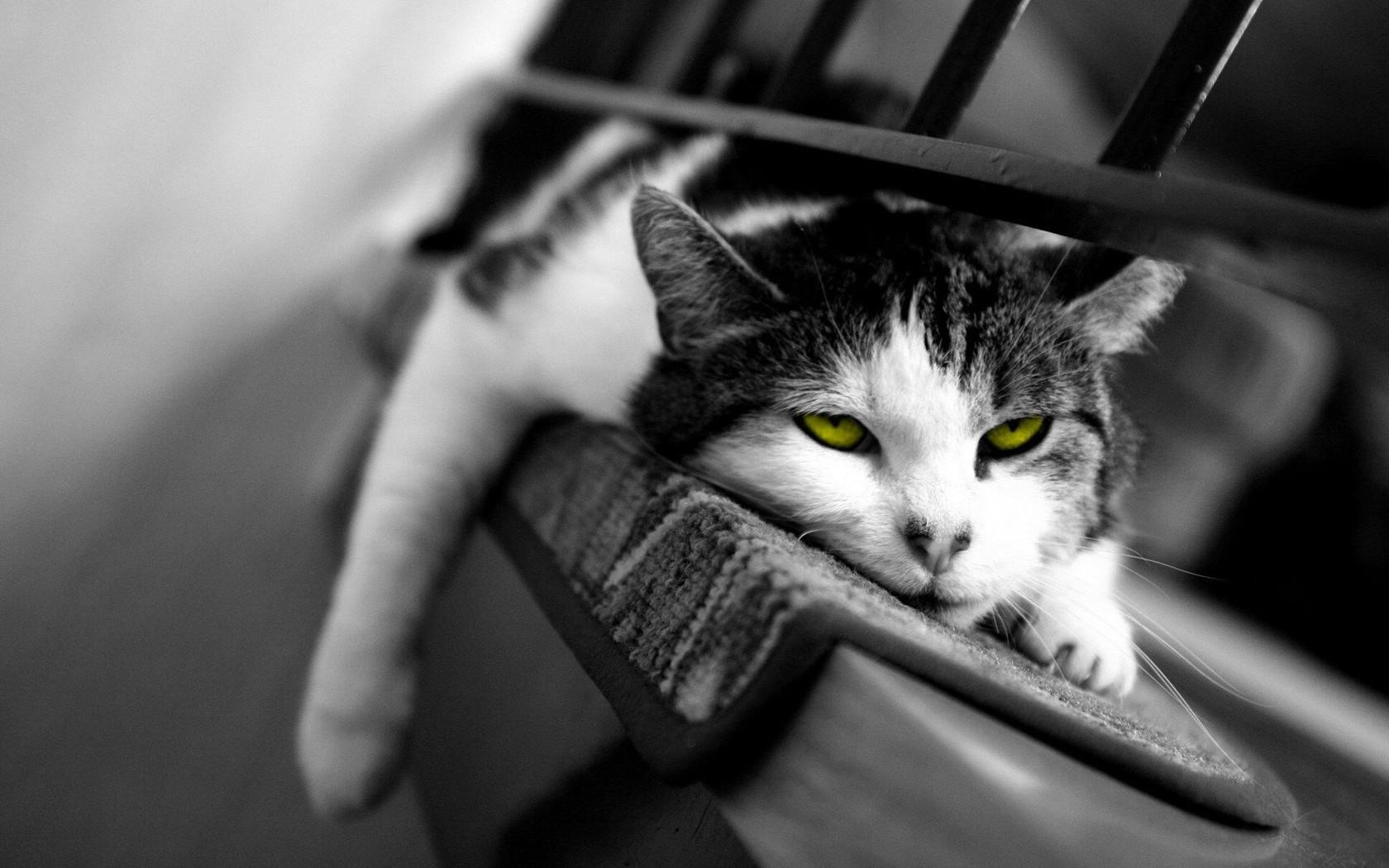 Обои Домашний кот на отдыхе фото.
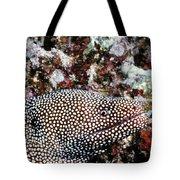 Eels 1 Tote Bag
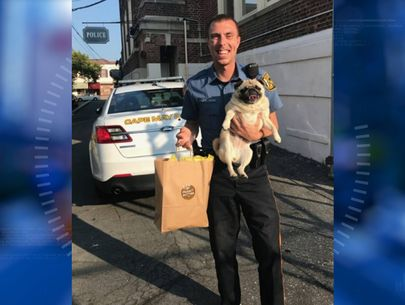 Dog takes 'pugshot,' bail paid in cookies after 'arrest'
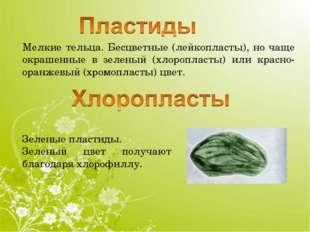 Мелкие тельца. Бесцветные (лейкопласты), но чаще окрашенные в зеленый (хлороп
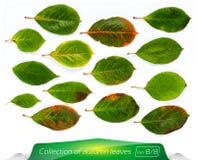 Collection de feuilles lumineuses de vert vif L'ensemble d'été part sur un fond blanc Usines sur le fond blanc d'isolement Photo libre de droits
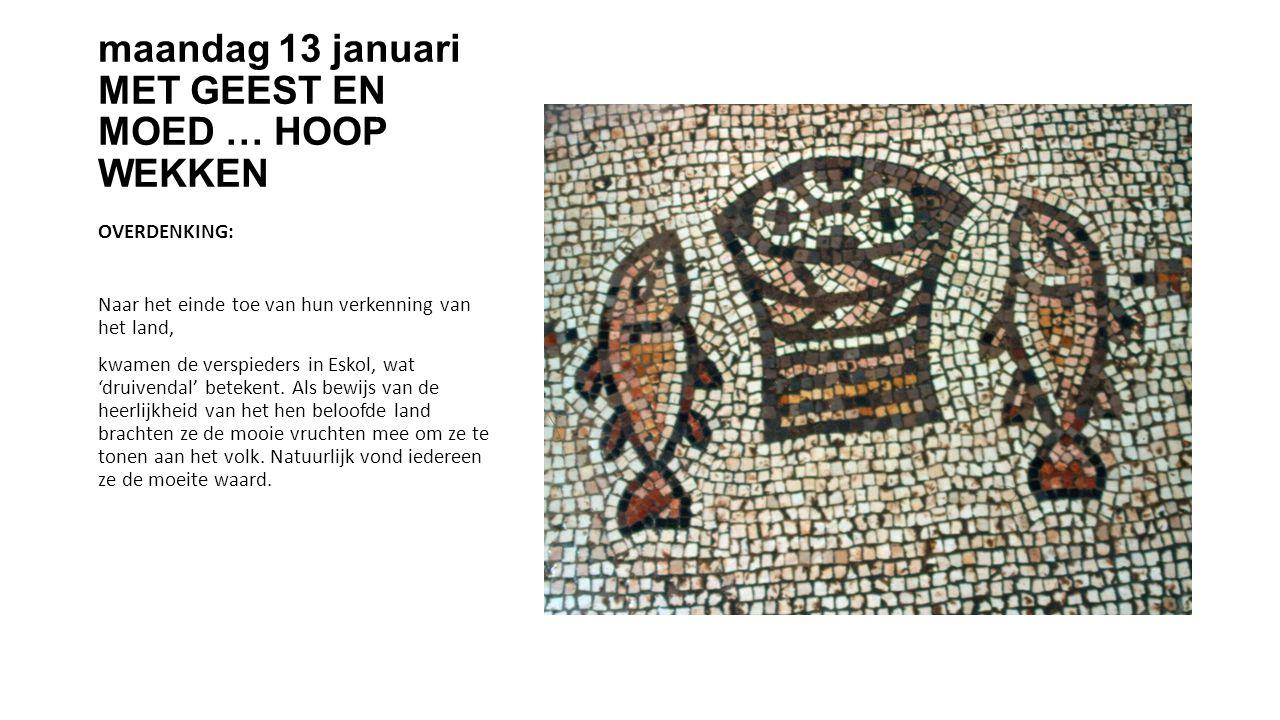 maandag 13 januari MET GEEST EN MOED … HOOP WEKKEN OVERDENKING: Naar het einde toe van hun verkenning van het land, kwamen de verspieders in Eskol, wat 'druivendal' betekent.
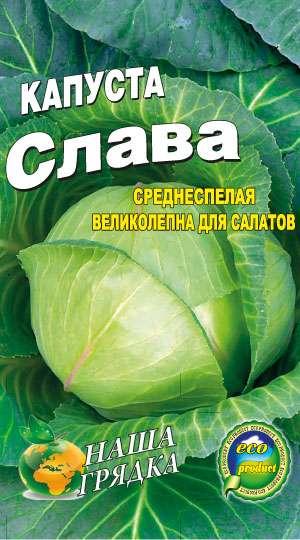 Однако у тех, кто ставит во главу угла вкусовые качества овоща, на участке непременно есть грядки с отечественными сортами.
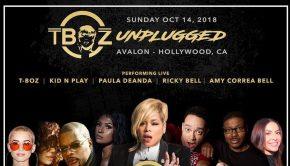 5th Annual T-Boz Unplugged Concert in support of Sickle Cell Disease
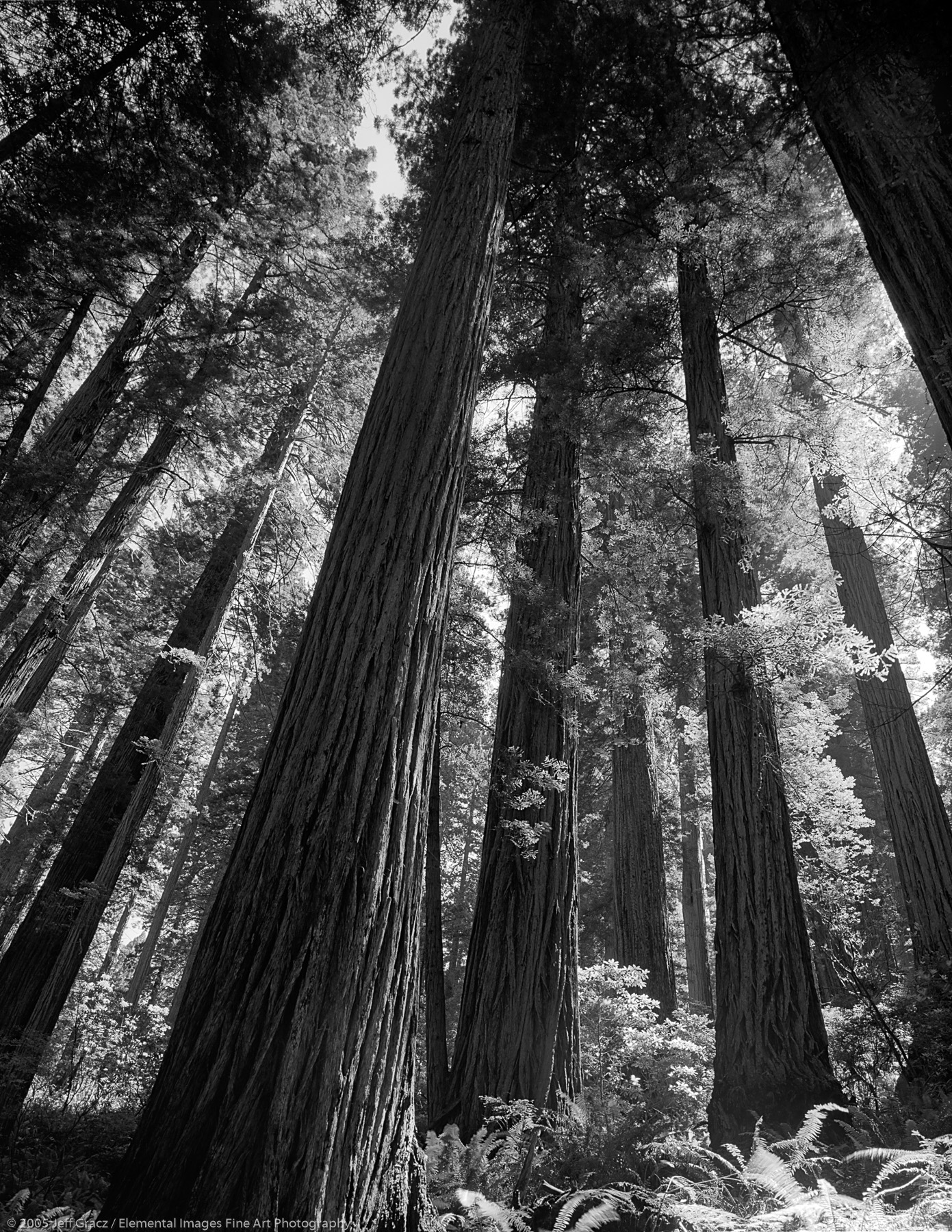 old growth redwoods      CA   USA - © © 2005 Jeff Gracz / Elemental Images Fine Art Photography - All Rights Reserved Worldwide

# # # #

[Your objective]: Restate each entry verbatim and skip every image.

[Answer for this exercise]:
 Обои Домашний кот на отдыхе фото.
 Eels 1 Tote Bag
 Dog takes 'pugshot,' bail paid in cookies after 'arrest'
 Мелкие тельца. Бесцветные (лейкопласты), но чаще окрашенные в зеленый (хлороп
 Collection de feuilles lumineuses de vert vif L'ensemble d'été part sur un fond blanc Usines sur le fond blanc d'isolement Photo libre de droits
 maandag 13 januari MET GEEST EN MOED … HOOP WEKKEN OVERDENKING: Naar het einde toe van hun verkenning van het land, kwamen de verspieders in Eskol, wat 'druivendal' betekent.
 Однако у тех, кто ставит во главу угла вкусовые качества овоща, на участке непременно есть грядки с отечественными сортами.
 5th Annual T-Boz Unplugged Concert in support of Sickle Cell Disease
 old growth redwoods      CA   USA - © © 2005 Jeff Gracz / Elemental Images Fine Art Photography - All Rights Reserved Worldwide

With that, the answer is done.